研究稀土发光材料的晶格特性和激活离子占位环境，对发光性能调控具有重要的科学意义。本项目以ABSiO4基正硅酸盐荧光粉为研究对象，围绕“化学组成-晶体结构-Eu2+/Ce3+掺杂发光性能”的构效关系，拟设计和筛选正硅酸盐基新相和同构固溶体物相，研究其化学组成与稳定晶相结构的关系，明晰物相组成、合成温度/气氛/时间、掺杂离子等对晶体结构调变机制的影响。合成Eu2+/Ce3+掺杂ABSiO4基荧光粉，利用稀土离子的结构探针效应和发光性能差异，探讨ABSiO4基荧光粉中结构演变效应及其对发光性能的影响，并结合先进固体结构分析技术确定激活离子占位环境。进一步探索不同硅源、合成新方法和表面后处理技术以实现基质组成、结构、形貌的调控和荧光粉发光强度、热稳定性及效率的提高，开发出满足白光LED器件要求的高效稀土发光材料，同时为稀土发光材料的化学组成与结构调控、离子占位机理与结构-性能关系研究奠定科学基础。

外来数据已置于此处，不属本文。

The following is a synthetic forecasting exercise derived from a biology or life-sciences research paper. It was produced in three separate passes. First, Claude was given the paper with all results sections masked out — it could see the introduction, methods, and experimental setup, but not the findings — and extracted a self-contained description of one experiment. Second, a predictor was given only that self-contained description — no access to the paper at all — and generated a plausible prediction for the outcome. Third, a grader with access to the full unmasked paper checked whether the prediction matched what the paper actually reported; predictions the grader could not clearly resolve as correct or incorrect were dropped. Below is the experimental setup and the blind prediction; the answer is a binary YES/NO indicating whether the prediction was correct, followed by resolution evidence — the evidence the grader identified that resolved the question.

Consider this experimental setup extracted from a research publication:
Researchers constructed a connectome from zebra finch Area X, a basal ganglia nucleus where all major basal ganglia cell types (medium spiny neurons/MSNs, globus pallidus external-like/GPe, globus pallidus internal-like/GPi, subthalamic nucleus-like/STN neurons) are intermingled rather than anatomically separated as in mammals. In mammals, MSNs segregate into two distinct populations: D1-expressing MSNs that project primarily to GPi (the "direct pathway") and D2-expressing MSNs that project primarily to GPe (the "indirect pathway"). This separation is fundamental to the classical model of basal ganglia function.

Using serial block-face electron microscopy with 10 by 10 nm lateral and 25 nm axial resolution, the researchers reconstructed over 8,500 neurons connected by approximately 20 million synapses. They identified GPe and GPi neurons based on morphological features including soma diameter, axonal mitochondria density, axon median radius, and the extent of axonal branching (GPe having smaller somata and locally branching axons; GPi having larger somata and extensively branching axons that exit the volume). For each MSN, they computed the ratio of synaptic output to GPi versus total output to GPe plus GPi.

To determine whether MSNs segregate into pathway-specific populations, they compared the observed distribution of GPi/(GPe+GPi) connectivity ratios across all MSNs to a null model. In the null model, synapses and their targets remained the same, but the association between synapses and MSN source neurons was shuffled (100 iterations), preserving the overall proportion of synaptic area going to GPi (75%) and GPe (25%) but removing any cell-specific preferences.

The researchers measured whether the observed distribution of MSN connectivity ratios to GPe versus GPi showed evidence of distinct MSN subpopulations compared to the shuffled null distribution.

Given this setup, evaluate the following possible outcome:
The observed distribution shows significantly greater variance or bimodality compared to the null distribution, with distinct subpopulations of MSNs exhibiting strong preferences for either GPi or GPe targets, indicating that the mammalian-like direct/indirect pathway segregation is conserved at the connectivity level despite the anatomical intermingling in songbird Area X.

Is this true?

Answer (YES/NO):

There will be important scientific significances on the modification of the optical properties based on the study of the host lattice property of the luminescence materials and the occupation environment of the rare earth ions. The ABSiO4-based orthosilicates phosphors will be regarded as the main research objects and models, and the research strategy involved in the “chemical compositions – crystal structure – Eu2+/Ce3+ doped luminescence properties” has been proposed. This project will focus on the design and screening of the new single-phased and/or iso-structural solid-solutions orthosilicates phosphors, study the relationship of the chemical compositions and stable crystalline phases, and then the crystal structure modulation mechanism originated from the chemical compositions, synthesis temperature/atmosphere/time and the doped ions will be determined. Eu2+/Ce3+ doped ABSiO4-based orthosilicates phosphors will be prepared, the effect of structural evolution for the as-prepared phosphors on the luminescence properties will be discussed based on the probe effect of the doped rare earth ions and the difference of the luminescence properties. Moreover, the advanced analysis techniques for the solid state structure will be also used to study the sites’ occupation environment of the rare earth ions. Different silicon sources, preparation method and surface modification strategy will be developed in this project in order to control the chemical compositions, crystal structure and morphology, and then the emission intensities, thermal stability and quantum efficiency can be enhanced. Accordingly, this project can produce novel phosphor materials with excellent properties to fulfill the application requirement of the white light emitting diodes (WLEDs) devices, and the scientific foundation on the “Chemical compositions – Crystal structure” relationship and the “Occupation mechanism – Structure/Property correlation” for the rare earth-doped luminescence materials will be established.